Lee Kuan Yew on the Opposition of Civil Liberties and Stability, Security, and Economic Progress

George P. Landow, Professor of English and Art History, Brown University; Distinguished Visiting Professor, National University of Singapore, 1998-1999

As the authors of Lee Kuan Yew: The Man and His Ideas (1998) point out, Lee rejected "the notion that all men yearned for democratic freedoms, prizing free speech and the vote over other needs such as economic development. Asian societies, he contended, were different, having evolved separately from the West over the centuries" [126]. Lee also argued, "somewhat controversially," that "notions of absolute rights to freedom for individuals would sometimes have to be compromised in order to help maintain public order and security." He was therefore willing to suspend the right of habeas corpus, "or an open and fair trial, for known criminals or political agitators" on the grounds that "witnesses were too cowed to come forward to testify against them.

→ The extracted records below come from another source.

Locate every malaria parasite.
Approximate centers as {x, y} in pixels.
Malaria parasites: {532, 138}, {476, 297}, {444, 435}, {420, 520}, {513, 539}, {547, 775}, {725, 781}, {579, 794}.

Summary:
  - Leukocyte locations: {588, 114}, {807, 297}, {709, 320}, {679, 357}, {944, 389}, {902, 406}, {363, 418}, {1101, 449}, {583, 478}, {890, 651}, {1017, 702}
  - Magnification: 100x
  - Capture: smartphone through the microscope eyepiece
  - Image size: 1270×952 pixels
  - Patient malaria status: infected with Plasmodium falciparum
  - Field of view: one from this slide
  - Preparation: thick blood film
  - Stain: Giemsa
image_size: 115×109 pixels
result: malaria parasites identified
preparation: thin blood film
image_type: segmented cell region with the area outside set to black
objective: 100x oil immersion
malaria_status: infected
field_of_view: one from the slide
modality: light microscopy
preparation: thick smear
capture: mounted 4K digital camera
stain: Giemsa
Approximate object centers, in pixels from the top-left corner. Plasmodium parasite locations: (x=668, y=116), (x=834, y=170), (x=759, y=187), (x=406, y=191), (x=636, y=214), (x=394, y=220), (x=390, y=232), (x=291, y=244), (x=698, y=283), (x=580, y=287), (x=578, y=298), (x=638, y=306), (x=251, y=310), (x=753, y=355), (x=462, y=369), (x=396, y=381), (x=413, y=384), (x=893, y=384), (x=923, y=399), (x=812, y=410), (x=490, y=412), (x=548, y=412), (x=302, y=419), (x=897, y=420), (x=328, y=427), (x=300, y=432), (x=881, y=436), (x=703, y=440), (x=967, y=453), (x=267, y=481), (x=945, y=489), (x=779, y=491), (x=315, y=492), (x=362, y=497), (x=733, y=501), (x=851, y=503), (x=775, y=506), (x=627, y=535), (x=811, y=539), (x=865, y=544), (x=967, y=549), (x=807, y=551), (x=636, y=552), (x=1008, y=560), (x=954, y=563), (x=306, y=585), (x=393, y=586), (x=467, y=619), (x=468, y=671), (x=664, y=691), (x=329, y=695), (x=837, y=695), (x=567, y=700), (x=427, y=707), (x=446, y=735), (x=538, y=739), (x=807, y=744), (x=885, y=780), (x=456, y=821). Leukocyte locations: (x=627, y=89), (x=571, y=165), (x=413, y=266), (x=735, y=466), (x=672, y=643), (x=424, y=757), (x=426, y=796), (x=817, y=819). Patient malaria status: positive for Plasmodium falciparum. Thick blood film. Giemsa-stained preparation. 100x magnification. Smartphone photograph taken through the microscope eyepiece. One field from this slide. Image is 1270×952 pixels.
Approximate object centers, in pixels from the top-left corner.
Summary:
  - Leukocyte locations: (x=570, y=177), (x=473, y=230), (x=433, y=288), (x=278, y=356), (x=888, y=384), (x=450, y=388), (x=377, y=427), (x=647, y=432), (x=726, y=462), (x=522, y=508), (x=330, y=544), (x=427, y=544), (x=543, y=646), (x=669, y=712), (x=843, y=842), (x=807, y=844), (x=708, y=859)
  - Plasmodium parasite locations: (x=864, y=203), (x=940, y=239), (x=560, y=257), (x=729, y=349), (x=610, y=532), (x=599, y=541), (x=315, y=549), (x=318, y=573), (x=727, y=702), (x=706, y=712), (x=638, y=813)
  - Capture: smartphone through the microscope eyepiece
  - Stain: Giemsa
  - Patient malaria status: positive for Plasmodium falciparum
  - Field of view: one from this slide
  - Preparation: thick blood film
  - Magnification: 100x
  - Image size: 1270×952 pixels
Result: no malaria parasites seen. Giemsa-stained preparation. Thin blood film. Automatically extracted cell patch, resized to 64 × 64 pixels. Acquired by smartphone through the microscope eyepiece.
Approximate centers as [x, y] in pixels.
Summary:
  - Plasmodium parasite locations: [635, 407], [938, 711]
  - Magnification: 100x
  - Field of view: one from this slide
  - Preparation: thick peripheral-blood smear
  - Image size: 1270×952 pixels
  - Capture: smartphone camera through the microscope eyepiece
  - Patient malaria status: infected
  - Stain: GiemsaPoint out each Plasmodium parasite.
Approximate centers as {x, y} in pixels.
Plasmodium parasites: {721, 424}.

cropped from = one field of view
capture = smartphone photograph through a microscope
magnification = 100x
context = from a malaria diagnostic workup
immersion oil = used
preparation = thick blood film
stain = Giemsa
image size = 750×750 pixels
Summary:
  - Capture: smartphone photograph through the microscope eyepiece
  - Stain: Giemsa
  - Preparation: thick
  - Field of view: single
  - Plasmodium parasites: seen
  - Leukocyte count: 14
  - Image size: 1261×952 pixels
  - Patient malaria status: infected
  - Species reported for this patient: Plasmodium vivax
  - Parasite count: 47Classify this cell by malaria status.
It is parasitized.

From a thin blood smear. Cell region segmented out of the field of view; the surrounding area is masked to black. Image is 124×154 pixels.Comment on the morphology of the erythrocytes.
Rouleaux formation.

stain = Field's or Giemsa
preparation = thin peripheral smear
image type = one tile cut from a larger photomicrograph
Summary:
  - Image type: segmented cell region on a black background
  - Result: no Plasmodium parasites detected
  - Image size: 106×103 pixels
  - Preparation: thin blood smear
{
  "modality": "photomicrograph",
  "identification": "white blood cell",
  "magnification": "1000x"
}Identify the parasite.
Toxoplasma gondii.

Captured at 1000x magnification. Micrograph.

In his May 1991 address to the Asahi Shimbun symposium, Lee argued that Asians "want higher standards of living in an orderly society. They want to have as much individual choice in lifestyle, political liberties and freedoms as is compatible with the interests of the community." He granted that once a country has attained a certain level of education and industrialization, it "may need representative government . . . to reconcile conflicting group interests in society and maintain social order and stability. Representative government is also one way for a people to forge a new consensus, a social compact, on how a society settles the trade-off between further rapid economic growth and individual freedoms." [147]

References

Han Fook Kwang, Warren Fernandez, Sumiko Tan. Lee Kuan Yew: The Man and His Ideas. Singapore: Times, 1998.